Dueling with my demons

The Sheya community is going through some interesting changes lately. Which in turn are stirring up some interesting issues and generating good discussion. What I find fascinating is that it's so easy to not see when something is our own issue. We become so determined that this thing is right and proper and that others just are not seeing the truth of it that we loose all sight of how things actually are. 

One of the issues that has come up is that of providing certificates of completion for those going through an initiation. For some reason, this hits me right in one of my own issues. I obviously need to work this out before taking it to the rest of the community.

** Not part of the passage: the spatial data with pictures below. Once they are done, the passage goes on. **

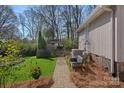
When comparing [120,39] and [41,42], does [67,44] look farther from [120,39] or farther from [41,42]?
[120,39]

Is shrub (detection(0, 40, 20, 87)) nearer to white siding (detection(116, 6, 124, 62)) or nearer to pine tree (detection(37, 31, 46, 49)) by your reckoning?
white siding (detection(116, 6, 124, 62))

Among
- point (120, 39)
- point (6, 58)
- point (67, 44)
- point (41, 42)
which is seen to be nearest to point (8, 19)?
point (41, 42)

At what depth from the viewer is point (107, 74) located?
9.02 m

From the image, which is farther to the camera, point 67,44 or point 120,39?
point 67,44

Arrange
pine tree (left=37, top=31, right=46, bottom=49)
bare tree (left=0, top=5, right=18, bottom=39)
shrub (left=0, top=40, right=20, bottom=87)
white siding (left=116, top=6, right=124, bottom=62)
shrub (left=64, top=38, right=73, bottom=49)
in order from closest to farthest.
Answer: white siding (left=116, top=6, right=124, bottom=62) < shrub (left=0, top=40, right=20, bottom=87) < bare tree (left=0, top=5, right=18, bottom=39) < pine tree (left=37, top=31, right=46, bottom=49) < shrub (left=64, top=38, right=73, bottom=49)

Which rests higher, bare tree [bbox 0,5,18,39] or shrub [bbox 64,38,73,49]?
bare tree [bbox 0,5,18,39]

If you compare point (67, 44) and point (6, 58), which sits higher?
point (67, 44)

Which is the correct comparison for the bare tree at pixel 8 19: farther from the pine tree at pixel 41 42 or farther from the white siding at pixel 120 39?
the white siding at pixel 120 39

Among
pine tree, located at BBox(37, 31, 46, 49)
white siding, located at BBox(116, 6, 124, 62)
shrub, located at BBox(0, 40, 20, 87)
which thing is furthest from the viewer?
pine tree, located at BBox(37, 31, 46, 49)

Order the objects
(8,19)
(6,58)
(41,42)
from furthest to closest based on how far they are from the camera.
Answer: (41,42) → (8,19) → (6,58)

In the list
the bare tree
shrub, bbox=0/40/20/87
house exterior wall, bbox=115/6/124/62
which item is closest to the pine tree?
the bare tree

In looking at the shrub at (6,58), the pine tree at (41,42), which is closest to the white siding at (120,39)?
the shrub at (6,58)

It my mind, the initiations are tremendously sacred and powerful doorways into the sacred Mysteries that lie at the heart of the human experience. As such, it strikes me a somewhat absurd to go through such a transformative, mind-blowing experience and then be handed a certificate that states that you have, in fact, been through this experience. It's kind of like getting a certificate that states that you have received a tattoo - isn't the experience itself certification enough? Apparently not. 

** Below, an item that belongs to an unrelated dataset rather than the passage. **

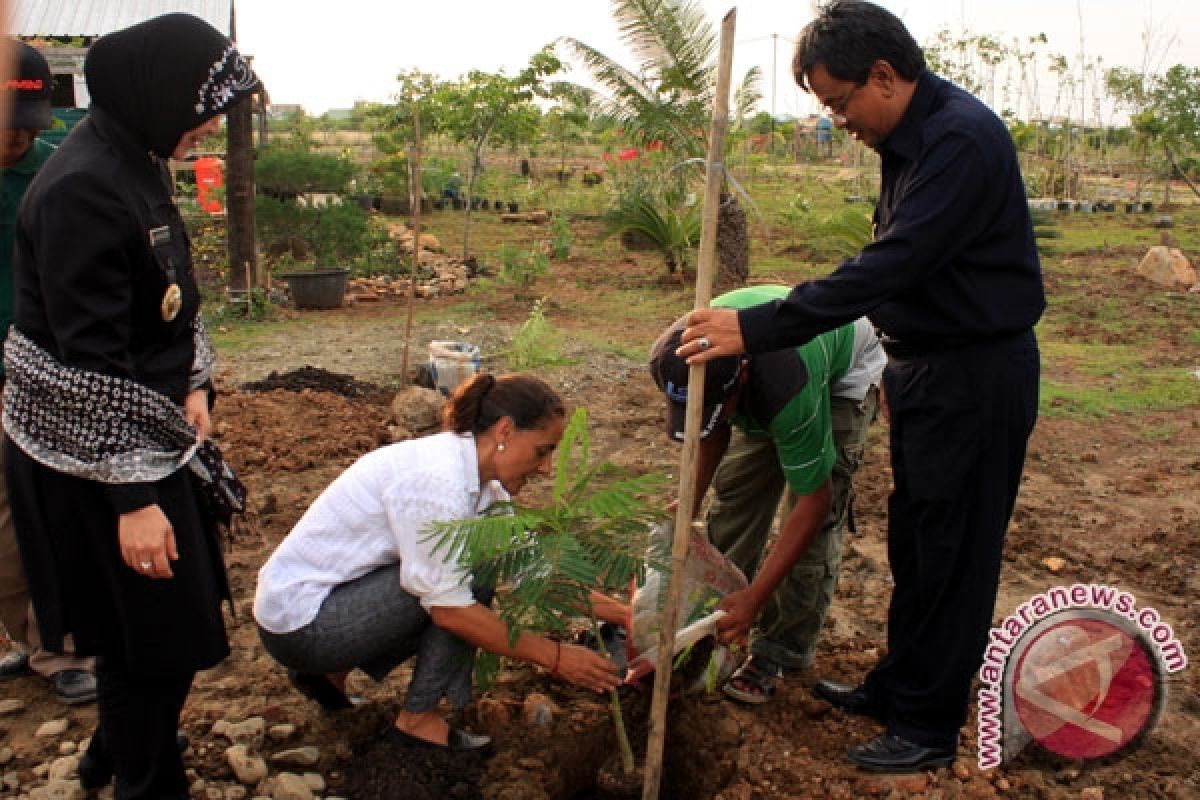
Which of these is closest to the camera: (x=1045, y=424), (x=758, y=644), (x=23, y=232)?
(x=23, y=232)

So how do I address this? I recognize that my response is based on my own deep reverence for the initiatory process which I feel would be defiled by certification. But would it? Would the Mysteries be changed or lessened in any way if we handed the initiates a piece of paper afterwards that proclaims that they are now an a certified initiate? Hmmmmm. . . .

There are other questions that have been raised by the recently announced changes to our mentoring program, but most of them don't even ruffle my feathers. So I can tell that this one has managed to run right into one of my own personal shadows. Perhaps I am afraid that if we are not properly respectful of these awesome mysteries, that they will cease to function for us. Isn't that a little like being afraid that gravity will stop working if I don't brush my teeth? 

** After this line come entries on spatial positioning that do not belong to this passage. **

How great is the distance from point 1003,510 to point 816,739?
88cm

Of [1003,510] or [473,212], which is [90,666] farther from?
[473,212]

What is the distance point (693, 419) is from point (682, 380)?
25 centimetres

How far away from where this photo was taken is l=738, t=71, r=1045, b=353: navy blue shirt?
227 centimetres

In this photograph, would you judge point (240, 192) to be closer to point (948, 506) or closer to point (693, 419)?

But what to do? The reality of it is: I really don't WANT there to be anything that lessens or distorts the impact of the initiations in any way - and there is nothing I can really do about that other than to continue to honor them and to provide the best and clearest initiations that I can, training other initiators to do the same. And I believe that I need to give our students the opportunity - should they so desire it - to have another piece of paper to hang on their walls.

namaste

Wednesday, June 11, 2008

looking in the mirror

Our social evolution impacts our personal lives as well as our society as a whole. The movement away from integrated community toward radical individualism has birthed a whole spectrum of new reactions to old stimuli. One clear example is the tendency to draw away from others when hurt. I've seen this in myself as well as in my friends and clients. We seem to think that there is comfort and/or safety in being separate. But all this does is lead to greater separation and further frustrates our hunger for connection. 

When we look at the animal world for reflections of our own nature, we tend to think of the "lone wolf", the eagle, the lion or other predators with little or no tie to community. But the closest real reflection of us in the animal world is the ape - a very communal animal. So - why do we so often chose to see ourselves as an anti-social predator, rather than a communal omnivore? Whatever the answer, this certainly reflects a long standing movement in human consciousness. I don't know when it began, but there is a long history of predators being chosen to symbolize nations. 

Perhaps we need to consider what it would be like to have a nation whose symbol in the bonobo ape.

namaste

Monday, June 9, 2008

Diving for pearls. . .

Like pearl divers, who learn how to hold their breath for considerably longer than the average person, we modern humans have learned - however unintentionally - to live without the necessary element of community. However, as any pearl diver can tell you, the need does not go away. 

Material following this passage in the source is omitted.